Lui et 400 de ses hommes se battent durant la grande partie du siège au niveau de la Porte Sant-Romain, le point de la capitale byzantine le plus exposé aux Turcs. Il se bat avec un grand courage pendant toute la durée du siège et est légèrement blessé le 27 mai, ce qui ne l'empêche pas de reprendre rapidement son poste. Toutefois, il a vers la fin du siège un malentendu avec l'amiral byzantin Lucas Notaras.

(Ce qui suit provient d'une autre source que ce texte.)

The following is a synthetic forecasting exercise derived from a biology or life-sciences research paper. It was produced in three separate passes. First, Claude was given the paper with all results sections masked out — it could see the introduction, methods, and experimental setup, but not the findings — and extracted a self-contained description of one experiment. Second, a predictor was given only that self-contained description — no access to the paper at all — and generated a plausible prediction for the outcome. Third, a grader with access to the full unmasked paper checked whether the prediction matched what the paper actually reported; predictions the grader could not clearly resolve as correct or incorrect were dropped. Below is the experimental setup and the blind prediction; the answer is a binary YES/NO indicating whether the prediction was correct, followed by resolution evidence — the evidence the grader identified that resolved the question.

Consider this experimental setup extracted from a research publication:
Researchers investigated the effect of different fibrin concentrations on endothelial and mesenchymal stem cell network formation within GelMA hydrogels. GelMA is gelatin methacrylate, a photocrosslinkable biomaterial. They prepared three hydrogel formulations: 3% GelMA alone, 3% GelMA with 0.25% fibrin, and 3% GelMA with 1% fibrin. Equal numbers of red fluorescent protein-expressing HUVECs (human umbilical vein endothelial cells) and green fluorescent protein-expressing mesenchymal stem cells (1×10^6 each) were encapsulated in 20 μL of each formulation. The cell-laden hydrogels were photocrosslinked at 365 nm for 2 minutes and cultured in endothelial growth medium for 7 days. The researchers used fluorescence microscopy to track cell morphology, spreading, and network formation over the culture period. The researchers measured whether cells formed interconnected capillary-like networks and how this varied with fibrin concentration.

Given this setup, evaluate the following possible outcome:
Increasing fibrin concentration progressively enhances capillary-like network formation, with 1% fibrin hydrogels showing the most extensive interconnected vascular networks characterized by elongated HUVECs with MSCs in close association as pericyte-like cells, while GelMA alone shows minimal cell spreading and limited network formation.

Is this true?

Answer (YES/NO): NO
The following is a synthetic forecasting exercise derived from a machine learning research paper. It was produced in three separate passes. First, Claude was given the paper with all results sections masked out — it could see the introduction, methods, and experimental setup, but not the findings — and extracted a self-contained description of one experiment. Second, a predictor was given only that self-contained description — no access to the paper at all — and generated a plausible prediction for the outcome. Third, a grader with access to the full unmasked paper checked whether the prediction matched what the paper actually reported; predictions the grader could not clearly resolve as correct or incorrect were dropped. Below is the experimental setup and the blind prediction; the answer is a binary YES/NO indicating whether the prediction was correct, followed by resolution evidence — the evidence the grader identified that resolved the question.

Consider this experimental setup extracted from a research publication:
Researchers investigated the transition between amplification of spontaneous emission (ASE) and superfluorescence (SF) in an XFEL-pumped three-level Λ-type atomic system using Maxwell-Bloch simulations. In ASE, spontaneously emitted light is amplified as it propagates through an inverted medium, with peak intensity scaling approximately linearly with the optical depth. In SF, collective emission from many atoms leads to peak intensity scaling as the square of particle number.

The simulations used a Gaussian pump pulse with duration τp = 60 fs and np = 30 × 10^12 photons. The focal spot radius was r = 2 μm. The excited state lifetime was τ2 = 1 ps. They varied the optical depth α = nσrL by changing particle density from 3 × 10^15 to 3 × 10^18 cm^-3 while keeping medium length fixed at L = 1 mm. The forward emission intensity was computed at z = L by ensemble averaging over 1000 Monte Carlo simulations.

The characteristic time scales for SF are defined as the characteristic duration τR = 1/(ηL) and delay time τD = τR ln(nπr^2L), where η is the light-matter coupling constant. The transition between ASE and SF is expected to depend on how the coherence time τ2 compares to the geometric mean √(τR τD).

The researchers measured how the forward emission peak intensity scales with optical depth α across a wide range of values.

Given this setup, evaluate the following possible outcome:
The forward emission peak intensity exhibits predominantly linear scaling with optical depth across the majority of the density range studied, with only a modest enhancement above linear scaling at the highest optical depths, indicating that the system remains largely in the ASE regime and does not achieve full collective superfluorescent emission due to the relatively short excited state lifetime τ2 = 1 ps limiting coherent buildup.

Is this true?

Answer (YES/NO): NO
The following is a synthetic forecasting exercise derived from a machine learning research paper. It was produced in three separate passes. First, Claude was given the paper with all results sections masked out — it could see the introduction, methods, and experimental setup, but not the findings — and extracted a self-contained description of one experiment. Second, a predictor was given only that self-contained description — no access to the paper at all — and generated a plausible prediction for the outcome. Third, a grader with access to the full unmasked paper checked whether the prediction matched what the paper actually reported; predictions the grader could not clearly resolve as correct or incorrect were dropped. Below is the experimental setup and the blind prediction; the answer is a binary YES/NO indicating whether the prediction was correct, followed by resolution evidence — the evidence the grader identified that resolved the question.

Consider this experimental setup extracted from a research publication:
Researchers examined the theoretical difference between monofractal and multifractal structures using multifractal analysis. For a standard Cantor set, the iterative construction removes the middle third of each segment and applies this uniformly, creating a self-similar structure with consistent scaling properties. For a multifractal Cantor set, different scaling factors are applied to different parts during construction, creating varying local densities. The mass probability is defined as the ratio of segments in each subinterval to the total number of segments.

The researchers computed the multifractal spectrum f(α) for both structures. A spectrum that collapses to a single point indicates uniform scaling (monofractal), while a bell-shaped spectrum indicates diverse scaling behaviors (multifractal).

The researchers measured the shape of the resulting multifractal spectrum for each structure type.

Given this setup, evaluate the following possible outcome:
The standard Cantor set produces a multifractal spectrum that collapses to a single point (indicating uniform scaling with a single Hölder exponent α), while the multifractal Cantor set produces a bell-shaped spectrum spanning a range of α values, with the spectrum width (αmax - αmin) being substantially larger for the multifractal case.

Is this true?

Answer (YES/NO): YES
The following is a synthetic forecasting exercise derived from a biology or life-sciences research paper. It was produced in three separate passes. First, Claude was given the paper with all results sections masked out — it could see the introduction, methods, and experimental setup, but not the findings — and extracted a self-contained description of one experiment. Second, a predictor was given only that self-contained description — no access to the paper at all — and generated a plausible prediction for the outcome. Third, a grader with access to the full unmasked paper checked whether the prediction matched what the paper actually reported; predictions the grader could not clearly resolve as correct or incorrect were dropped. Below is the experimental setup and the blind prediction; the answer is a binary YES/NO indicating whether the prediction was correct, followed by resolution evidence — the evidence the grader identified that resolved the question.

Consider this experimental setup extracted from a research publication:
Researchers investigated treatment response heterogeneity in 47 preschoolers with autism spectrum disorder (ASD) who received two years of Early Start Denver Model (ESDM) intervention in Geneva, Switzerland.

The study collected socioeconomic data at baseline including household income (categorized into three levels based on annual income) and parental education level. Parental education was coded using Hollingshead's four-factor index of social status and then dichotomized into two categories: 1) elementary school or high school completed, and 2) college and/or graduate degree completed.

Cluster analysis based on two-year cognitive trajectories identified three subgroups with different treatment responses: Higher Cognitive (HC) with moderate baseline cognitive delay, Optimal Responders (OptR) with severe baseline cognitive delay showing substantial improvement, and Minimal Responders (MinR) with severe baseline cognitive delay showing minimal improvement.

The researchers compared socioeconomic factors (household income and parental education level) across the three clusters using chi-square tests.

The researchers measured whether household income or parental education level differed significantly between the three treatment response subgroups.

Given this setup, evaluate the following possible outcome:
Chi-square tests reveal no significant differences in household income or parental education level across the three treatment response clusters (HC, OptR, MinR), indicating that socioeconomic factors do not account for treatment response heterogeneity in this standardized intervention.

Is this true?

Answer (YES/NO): YES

Il voulait amener la faible artillerie byzantine dans son secteur ce que Notaras refuse, prétextant qu'elle est plus utile sur les murailles insuffisamment protégées bordant la Corne d'Or[3]. Toutefois, Constantin XI finit par trancher en faveur de Giustiniani. Finalement le soir du 28 mai 1453, lors de l'assaut final des Turcs, Giustiniani est mortellement blessé. La nature de la blessure diffère selon les sources. Steven Runciman parle d'une balle de couleuvrine ou d'un carreau d'arbalète au niveau du sternum. Georges Sphrantzès cite une blessure au pied, Laonikos Chalcondylès parle d'une blessure à la main, Léonard de Chio affirme qu'il est blessé à l'aisselle par une flèche tandis que Critobule d'Imbros reprend la thèse de la balle de couleuvrine dans le sternum[4].

Il est transporté dans sa tente avant d'être embarqué à bord d'un navire qui part peu après pour Chios malgré les exhortations de Constantin qui le supplie de rester. Il meurt très certainement lors du trajet. Son départ provoque un vent de panique parmi les défenseurs et notamment parmi les Génois ce qui contribue à l'écroulement de la défense de la ville. De nombreux chroniqueurs du siège portent un jugement très dur à propos de Giustiniani du fait de son départ, toutefois, il a globalement fait preuve d'un grand courage et d'une grande efficacité dans la défense de la ville.

Notes[modifier | modifier le code]

  1. Kenneth Setton, The Papacy and the Levant, American Philosophical Society, 1976, p.112
  2. Runciman 2007, p. 134
  3. Kenneth Setton, op. cit., p.122-123
  4. Runciman 2007, p. 204-205

Références[modifier | modifier le code]

  • Lina Murr Nehme, 1453, chute de Constantinople, Paris, François-Xavier de Guibert,‎ 2003 (ISBN 978-2-86839-816-1, LCCN 2003361373)
  • Steven Runciman (trad. Hugues Defrance), La Chute de Constantinople 1453, Lonrai, Tallandier, coll. « Texto »,‎ 2007 (ISBN 978-2-84734-427-1)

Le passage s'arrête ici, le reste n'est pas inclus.